IowaBio wants to provide our members useful information during the COVID-19 public health emergency. This newsletter compiles information on state, federal and industry action to combat the virus and its impacts.

If your company is helping respond to COVID-19, IowaBio wants to know about it. Please, send any information about what your biotechnology company or organization is doing to help, to Jessica Hyland at Jessica@iowabio.org.

If IowaBio can assist you in getting information out, connecting with public officials, or support your company in another way, please do not hesitate to reach out.

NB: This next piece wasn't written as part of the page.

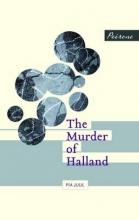Juul, Pia Murder of Halland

Past IowaBio COVID-19 Update newsletters are now available at www.iowabio.org/COVID19 and can be found under the Industry News tab on the IowaBio website.

Iowa Update

Governor Reynolds will hold a press conference today at 2:30 p.m. The press conference will be livestreamed and posted in full on Governor Reynolds’ Facebook Page and YouTube.
 
The Iowa Department of Public Health (IDPH) has been notified of 85 additional positive cases of Iowans with COVID-19, for a total of 699 positive cases. There have been a total of 8,764 negative tests to date, which includes testing reported by the State Hygienic Lab and other labs. 
 
According to IDPH, the locations and age ranges of the 85 individuals include:
  • Allamakee County, 1 adult (18-40 years)
  • Clayton County, 1 adult (18-40 years)
  • Clinton County, 4 middle age adults (41-60 years), 1 older adult (61-80 years)
  • Crawford County, 1 middle age adult (41-60), 2 older adults (61-80 years)
  • Dallas County, 2 older adults (61-80 years)
  • Dubuque County, 1 older adult (61-80 years)
  • Fayette County, 1 middle-age adult (41-60 years)
  • Henry County, 1 middle-age adult (41-60 years)
  • Jackson County, 1 middle-age adult (41-60 years)
  • Jasper County, 1 older adult (61-80 years)
  • Jefferson County, 1 adult (18-40 years)
  • Johnson County, 1 adult (18-40 years), 2 middle-age adults (41-60 years)
  • Linn County, 1 adult (18-40 years), 2 middle-age adults (41-60 years), 5 older adults (61-80 years), 6 elderly adults (81+)
  • Louisa County, 1 older adult (61-80 years)
  • Lyon County, 1 middle-age adult (41-60 years)
  • Marshall County, 1 adult (18-40 years)
  • Monona County, 1 elderly (81+)
  • Muscatine County, 1 adult (18-40 years), 1 middle-age adult (41-60 years), 1 older adult (61-80 years)
  • O’Brien County, 1 middle-age adult (41-60 years)
  • Plymouth County, 1 adult (18-40 years)
  • Polk County, 6 adults (18-40 years), 6 middle-age adults (41-60 years), 1 older adult (61-80 years)
  • Pottawattamie County, 1 older adult (61-80 years)
  • Scott County, 4 middle-age adults (41-60 years), 2 older adults (61-80 years)
  • Shelby County, 1 older adult (61-80 years), 1 elderly adult (81+)
  • Sioux County, 1 older adult (61-80 years)
  • Story County, 1 adult (18-40 years)
  • Tama County, 3 adults (18-40 years), 1 middle-age adult (41-60 years), 1 older adult (61-80 years)
  • Van Buren County, 1 adult (18-40 years), 1 older adult (61-80 years)
  • Warren County, 1 adult (18-40 years), 1 middle-age adult (41-60 years)
  • Washington County, 2 adults (18-40 years), 3 middle-age adults (41-60 years), 2 older adults (61-80 years)
  • Woodbury County, 1 older adult (61-80 years)
A status report of monitoring and testing of COVID19 in Iowa is provided by IDPH and can be found here. In addition, a public hotline has been established for Iowans with questions about COVID-19. The line is available 24/7 by calling 2-1-1 or 1-800-244-7431. The state of Iowa has started sharing the number of negative tests conducted at outside labs, and is providing additional information on the conditions of those infected with COVID-19. 
 
NOTE: There is not a positive case in Delaware County. After further investigation, the case is attributed to Linn County. Maps and other materials are updated. 
 
Yesterday, Governor Reynolds signed a new proclamation continuing the State Public Health Emergency Declaration. The proclamation orders the closure of schools until April 30th, waiving time requirements as long as school districts put in place a continuous learning plan. 
 
The proclamation also extends closures and limits placed on bars and restaurants, previously identified retail stores, prohibits social gatherings of more than ten people, and continues to ban nonessential and elective surgeries until April 30th. It extends and expands the previously granted regulatory relief and other measures until April 30th.
 
To coincide with the Governor’s announcement, House and Senate leadership announced that the suspension of the legislative session will be extended until at least April 30. The extension will be formalized when the Legislative Council meets next week.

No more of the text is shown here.